(TEKSTBLOK):
CRvB, 10-08-2006, nr. 05/2346 AW
ECLI:NL:CRVB:2006:AY6543
- Instantie
Centrale Raad van Beroep
- Datum
10-08-2006
- Zaaknummer
05/2346 AW
- LJN
AY6543
- Vakgebied(en)
Onbekend (V)
- Brondocumenten en formele relaties
ECLI:NL:CRVB:2006:AY6543, Uitspraak, Centrale Raad van Beroep, 10‑08‑2006; (Hoger beroep)
- Vindplaatsen
Uitspraak 10‑08‑2006
Inhoudsindicatie
Weigering medewerking medisch onderzoek. Ontslag wegens ongeschiktheid. Redelijke termijn.
05/2346 AW
Centrale Raad van Beroep
Meervoudige kamer
U I T S P R A A K
op het hoger beroep van:
[appellant], wonende te [woonplaats] (hierna: appellant),
tegen de uitspraak van de rechtbank Rotterdam van 10 maart 2005, 03/3326 (hierna: aangevallen uitspraak),
in het geding tussen:
appellant
en
de Korpsbeheerder van de politieregio Rotterdam-Rijnmond (hierna: Korpsbeheerder)
Datum uitspraak: 10 augustus 2006
I. PROCESVERLOOP
Namens appellant is hoger beroep ingesteld.
Namens de Korpsbeheerder is een verweerschrift ingediend.
Het onderzoek ter zitting heeft plaatsgevonden op 29 juni 2006. Appellant is in persoon verschenen, bijgestaan door mr. A.E.M. Röttgering, advocaat te Amsterdam. De Korpsbeheerder heeft zich laten vertegenwoordigen door mr. E. van Lunteren, werkzaam bij de gemeente Rotterdam.
II. OVERWEGINGEN
1. Op grond van de gedingstukken en het verhandelde ter zitting gaat de Raad bij zijn oordeelsvorming uit van de volgende feiten en omstandigheden.
1.1. Appellant, die werkzaam was als hoofdagent bij de politieregio Rotterdam-Rijnmond, is met ingang van 1 mei 1995 ontslag verleend wegens onbekwaamheid of ongeschiktheid anders dan op grond van lichaams- of zielsgebreken. Het besluit waarbij dit ontslag is gehandhaafd is door de Raad vernietigd bij uitspraak van 16 december 1999 (97/3067 AW, 97/3069 AW en 97/3070 AW). Naar het oordeel van de Raad was dat besluit onzorgvuldig voorbereid nu niet was onderzocht of appellants disfunctioneren een ziekte of gebrek als oorzaak had.

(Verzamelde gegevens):
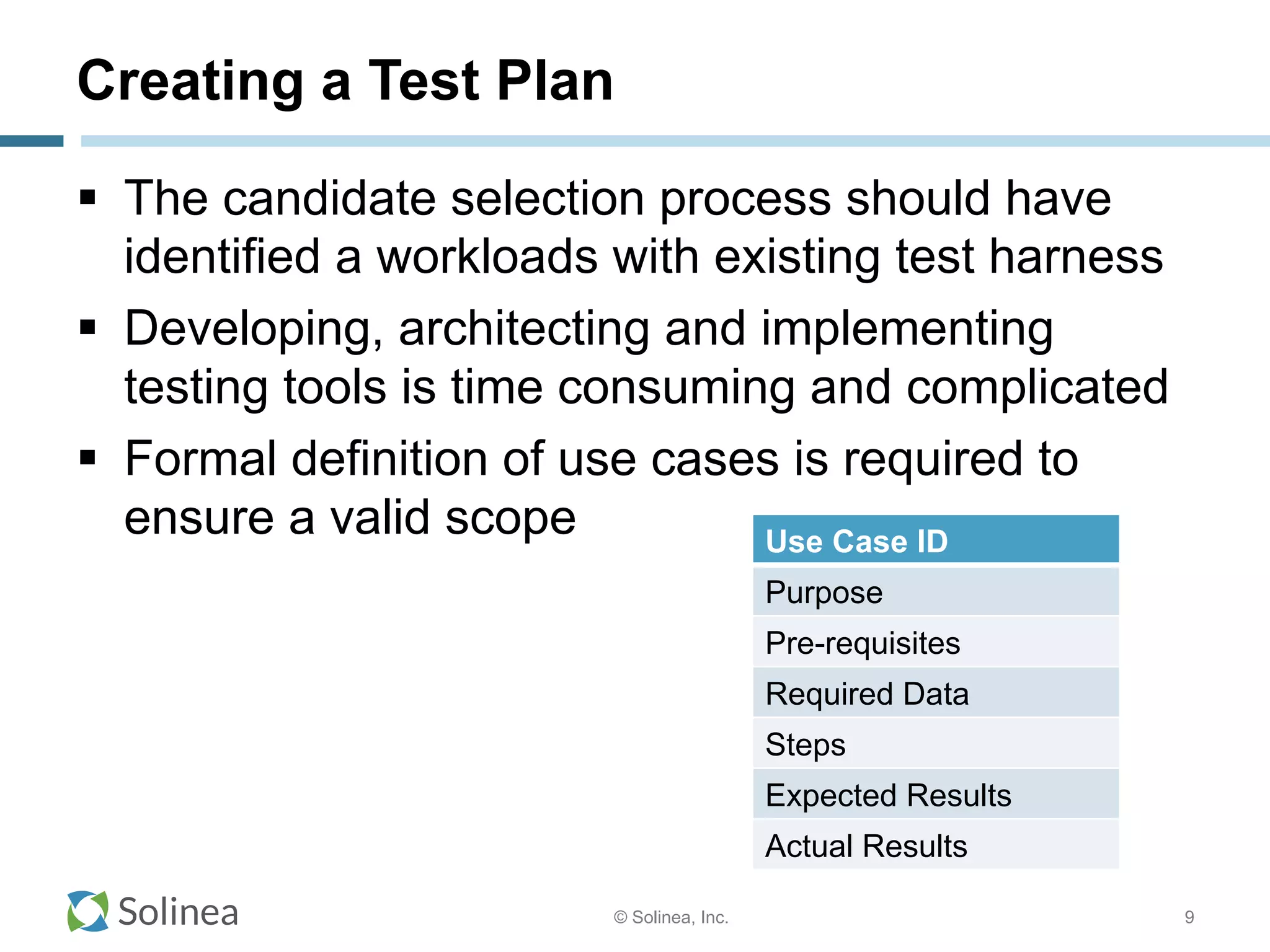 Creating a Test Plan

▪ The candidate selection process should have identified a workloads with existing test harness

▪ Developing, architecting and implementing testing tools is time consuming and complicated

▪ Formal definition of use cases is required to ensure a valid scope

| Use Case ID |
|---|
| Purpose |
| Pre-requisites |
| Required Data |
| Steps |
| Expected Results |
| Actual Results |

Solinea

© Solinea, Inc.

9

(PAS HET TOE):
- A) Op welke datum vond volgens de uitspraak het onderzoek ter zitting plaats?
- B) Leg aan de hand van de uitspraak uit waarom de Raad in 1999 het besluit vernietigde waarbij het ontslag van appellant was gehandhaafd.
- C) Zet de uitspraak over het ontslag van de hoofdagent voort na de laatste zin van punt 1.1.

(UITWERKINGEN OPDRACHTEN):
- A) Op 29 juni 2006.

- B) Volgens de Raad was dat besluit onzorgvuldig voorbereid. Er was namelijk niet onderzocht of het disfunctioneren van appellant werd veroorzaakt door een ziekte of gebrek.

- C)
1.2. Ter uitvoering van deze uitspraak heeft een neuropsychologisch onderzoek plaats-gevonden door psychiater prof. dr. C.A.L. Hoogduin en psycholoog
drs. N.J.M. van Nierop, waarvan op 4 december 2000 een rapport is vastgesteld (hierna: rapport Hoogduin). Omdat dit rapport Hoogduin onvoldoende antwoord gaf op de hiervoor omschreven vraag en meer betrekking had op appellants functioneren ten tijde van het onderzoek, is een tweede onderzoek uitgevoerd door de door appellant aangewezen klinisch-psycholoog drs. B.N.V. Hoogeveen, die op 13 februari 2002 rapport heeft uitgebracht (hierna: rapport Hoogeveen). In dit rapport werd geconcludeerd dat er medische redenen ten grondslag liggen aan het disfunctioneren van appellant ten tijde van en voorafgaand aan zijn ontslag. De Korpsbeheerder, van mening dat aan dit rapport gebreken kleefden, heeft het rapport Hoogeveen ter beoordeling voorgelegd aan twee deskundigen, te weten prof. dr. C.F. Koerselman, psychiater, en de hiervoor genoemde psychiater Hoogduin. Beide deskundigen kwamen tot het oordeel dat de conclusie van het rapport Hoogeveen niet werd gedragen door gedegen en goed onderzoek.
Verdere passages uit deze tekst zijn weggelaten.